**WHAT IS REQUIRED:**
Find each line in the entries below that contains the string "boulder" and copy it out. Case counts.

Excerpts from spatial question data:
⟨

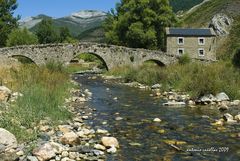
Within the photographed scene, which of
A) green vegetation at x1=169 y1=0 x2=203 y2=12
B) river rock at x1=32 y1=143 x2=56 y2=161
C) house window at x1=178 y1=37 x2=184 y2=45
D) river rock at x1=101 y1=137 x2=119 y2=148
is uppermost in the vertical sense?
green vegetation at x1=169 y1=0 x2=203 y2=12

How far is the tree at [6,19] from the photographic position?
2381 inches

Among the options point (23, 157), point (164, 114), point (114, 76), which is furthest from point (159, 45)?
point (23, 157)

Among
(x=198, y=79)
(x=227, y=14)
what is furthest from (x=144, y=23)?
(x=198, y=79)

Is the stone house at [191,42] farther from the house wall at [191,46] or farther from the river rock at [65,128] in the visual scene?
the river rock at [65,128]

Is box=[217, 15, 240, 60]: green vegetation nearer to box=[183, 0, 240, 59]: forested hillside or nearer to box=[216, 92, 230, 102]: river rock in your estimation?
box=[183, 0, 240, 59]: forested hillside

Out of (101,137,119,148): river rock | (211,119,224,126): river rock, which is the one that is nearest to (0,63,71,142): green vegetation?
(101,137,119,148): river rock

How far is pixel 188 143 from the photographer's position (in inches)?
470

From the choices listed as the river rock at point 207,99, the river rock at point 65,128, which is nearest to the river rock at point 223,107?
the river rock at point 207,99

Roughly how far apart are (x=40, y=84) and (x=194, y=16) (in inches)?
3077

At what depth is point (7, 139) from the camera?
10.5 meters

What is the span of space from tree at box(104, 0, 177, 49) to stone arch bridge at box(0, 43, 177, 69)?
6.45 metres

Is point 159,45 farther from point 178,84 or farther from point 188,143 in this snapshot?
point 188,143

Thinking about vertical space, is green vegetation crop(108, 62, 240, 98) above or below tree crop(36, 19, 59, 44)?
below

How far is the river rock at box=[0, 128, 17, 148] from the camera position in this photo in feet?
34.1
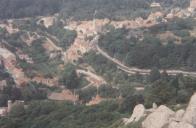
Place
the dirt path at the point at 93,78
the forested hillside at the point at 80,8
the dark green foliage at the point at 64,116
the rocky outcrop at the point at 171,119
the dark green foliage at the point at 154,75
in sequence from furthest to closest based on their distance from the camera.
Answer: the forested hillside at the point at 80,8 < the dirt path at the point at 93,78 < the dark green foliage at the point at 154,75 < the dark green foliage at the point at 64,116 < the rocky outcrop at the point at 171,119

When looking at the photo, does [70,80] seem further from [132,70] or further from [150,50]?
[150,50]

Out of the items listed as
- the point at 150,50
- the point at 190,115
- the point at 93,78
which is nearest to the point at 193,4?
the point at 150,50

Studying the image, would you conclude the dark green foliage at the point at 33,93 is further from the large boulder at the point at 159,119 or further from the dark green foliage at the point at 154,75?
the large boulder at the point at 159,119

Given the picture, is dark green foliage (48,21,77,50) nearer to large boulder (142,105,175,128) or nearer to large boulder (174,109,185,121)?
large boulder (142,105,175,128)

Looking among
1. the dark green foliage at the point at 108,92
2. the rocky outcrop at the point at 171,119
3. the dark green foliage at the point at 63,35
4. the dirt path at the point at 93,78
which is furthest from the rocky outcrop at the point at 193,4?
the rocky outcrop at the point at 171,119

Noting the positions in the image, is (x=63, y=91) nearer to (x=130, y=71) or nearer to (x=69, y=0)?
(x=130, y=71)

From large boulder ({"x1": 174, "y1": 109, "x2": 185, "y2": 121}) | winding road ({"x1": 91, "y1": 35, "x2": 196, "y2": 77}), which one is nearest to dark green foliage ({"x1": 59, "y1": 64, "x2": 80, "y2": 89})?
winding road ({"x1": 91, "y1": 35, "x2": 196, "y2": 77})

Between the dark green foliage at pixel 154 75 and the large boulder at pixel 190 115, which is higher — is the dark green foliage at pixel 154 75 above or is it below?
below

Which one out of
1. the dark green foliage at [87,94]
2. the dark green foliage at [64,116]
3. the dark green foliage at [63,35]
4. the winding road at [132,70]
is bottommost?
the dark green foliage at [87,94]
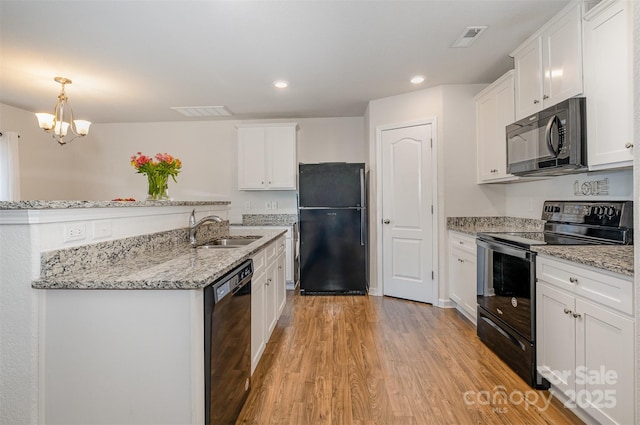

⟩

**WORKED SOLUTION:**
Studying the image, would you conclude the dark green foliage at the point at 33,93 is further from the large boulder at the point at 159,119 or further from the dark green foliage at the point at 154,75?
the large boulder at the point at 159,119
Given the picture, is dark green foliage (48,21,77,50) nearer to large boulder (142,105,175,128) or nearer to large boulder (174,109,185,121)?
large boulder (142,105,175,128)
From large boulder ({"x1": 174, "y1": 109, "x2": 185, "y2": 121}) | winding road ({"x1": 91, "y1": 35, "x2": 196, "y2": 77}), which one is nearest to dark green foliage ({"x1": 59, "y1": 64, "x2": 80, "y2": 89})?
Between the dark green foliage at pixel 154 75 and the large boulder at pixel 190 115, which is higher — is the dark green foliage at pixel 154 75 above or is it below?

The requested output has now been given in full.